Los presupuestos multimillonarios de los clubes
suelen financiarse muchas veces mediante
transgresiones a leyes impositivas, copiosas
deudas a las cajas de previsión, graciosas moras y
hasta condonaciones de bancos oficiales. Hace tres
meses el Tigre Athletic Club, que milita en la
primera B de ascenso, pagó con una plaqueta y la
designación como socios honorarios de varios
funcionarios del Estado, un préstamo de dos
millones de pesos concedido hace varios años por
el Banco Nación; hasta entonces, el crédito había
sido prorrogado siete veces.
Los dirigentes son
incapaces de enfrentar la formidable presión que
pueden desencadenar los aficionados al fútbol;
cada vez que se reúnen en la sede de la AFA
(Asociación del Fútbol Argentino), un elefante de
mármol blanco ubicado en la calle Viamonte de
Buenos Aires, cerca de los Tribunales, todos se
cuidan de despertar a la fiera. Por eso, en
deliberaciones que imitan el funcionamiento de los
comités políticos, su única salida es ganar
tiempo: cada vez, por lo tanto, dependen más de
las autoridades económicas y políticas de turno.
Largas tramitaciones hicieron que cambiara de
manos el manejo de la AFA: esta vez, cuando la
UCRP es gobierno, un dirigente radical de Entre
Ríos es el nuevo titular de la entidad más
insultada del país. Francisco Pancho Perette es
presidente desde el primer día hábil de marzo de
1965; el hecho de que su hermano menor Carlos
Humberto sea vicepresidente de la Nación,
favoreció obviamente su encumbramiento. Cuando se
alude a la investidura de su hermano, Don Pancho
sonríe: "Por mí, que se embrome. El es vice, pero
yo soy presidente". Pero Perette II no es un
improvisado en fútbol: durante quince años ocupó
sin interrupciones el plácido sitial de titular de
la Liga Paranaense.
━━━━━━━━━━━━━━━━━━━━━━━━━━━━━━
▶ _Consigna A_: Cita textualmente el fragmento sobre el fútbol argentino desde "Los dirigentes son" hasta "políticas de turno.".
▶ _Consigna B_: Enumera las formas con que, según el fragmento sobre el fútbol argentino, suelen financiarse los presupuestos multimillonarios de los clubes.
▶ _Consigna C_:
Responde estas preguntas según el fragmento sobre el fútbol argentino:
(i) ¿Con qué pagó el Tigre Athletic Club el préstamo del Banco Nación?
(ii) ¿En qué calle de Buenos Aires está la sede de la AFA?
(iii) ¿Durante cuántos años ocupó Francisco Perette el cargo de titular de la Liga Paranaense?
El listado es material aparte, sin relación con el fragmento.

▶ _Datos proporcionados_:
━━━━━━━━━━━━━━━━━━━━━━━━━━━━━━
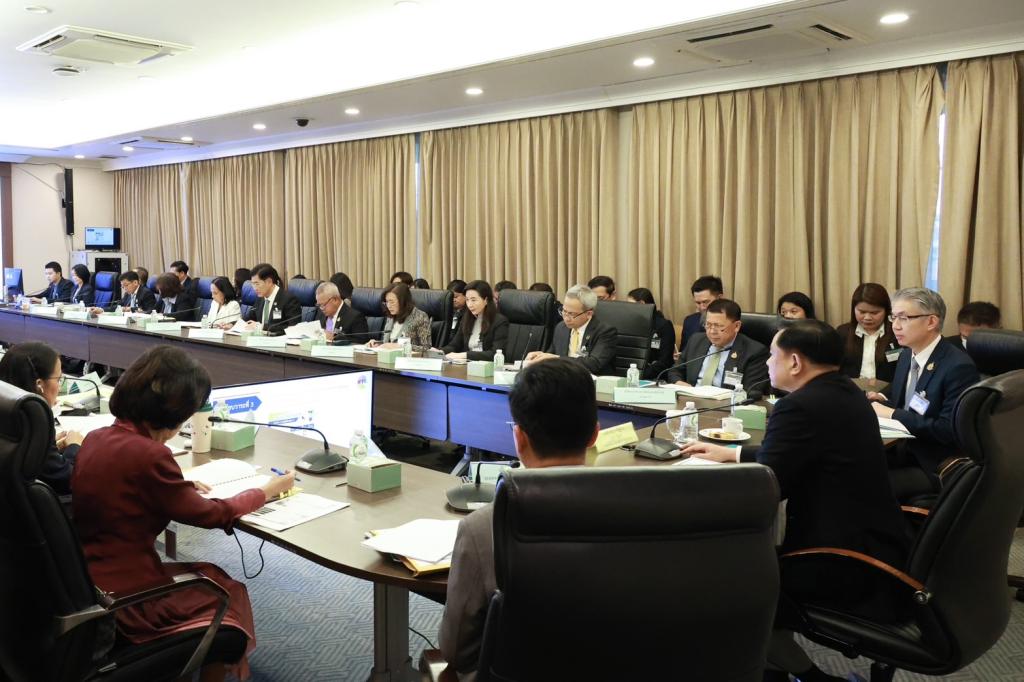 “ปลัดณัฐพล” นำทีม “ดีพร้อม” ร่วมประชุมคณะกรรมการส่งเสริมวิสาหกิจเพื่อสังคม ครั้งที่ 3/2568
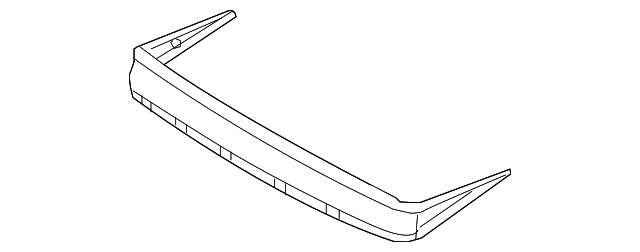 2019-2025 Volvo Air Deflector 31462495 | OEM Parts Online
━━━━━━━━━━━━━━━━━━━━━━━━━━━━━━
▶ _Resultado A_:
Los dirigentes son
incapaces de enfrentar la formidable presión que
pueden desencadenar los aficionados al fútbol;
cada vez que se reúnen en la sede de la AFA
(Asociación del Fútbol Argentino), un elefante de
mármol blanco ubicado en la calle Viamonte de
Buenos Aires, cerca de los Tribunales, todos se
cuidan de despertar a la fiera. Por eso, en
deliberaciones que imitan el funcionamiento de los
comités políticos, su única salida es ganar
tiempo: cada vez, por lo tanto, dependen más de
las autoridades económicas y políticas de turno.

▶ _Resultado B_:
- Transgresiones a leyes impositivas
- Copiosas deudas a las cajas de previsión
- Graciosas moras
- Condonaciones de bancos oficiales

▶ _Resultado C_:
(i) Con una plaqueta y la designación como socios honorarios de varios funcionarios del Estado.
(ii) En la calle Viamonte.
(iii) Durante quince años.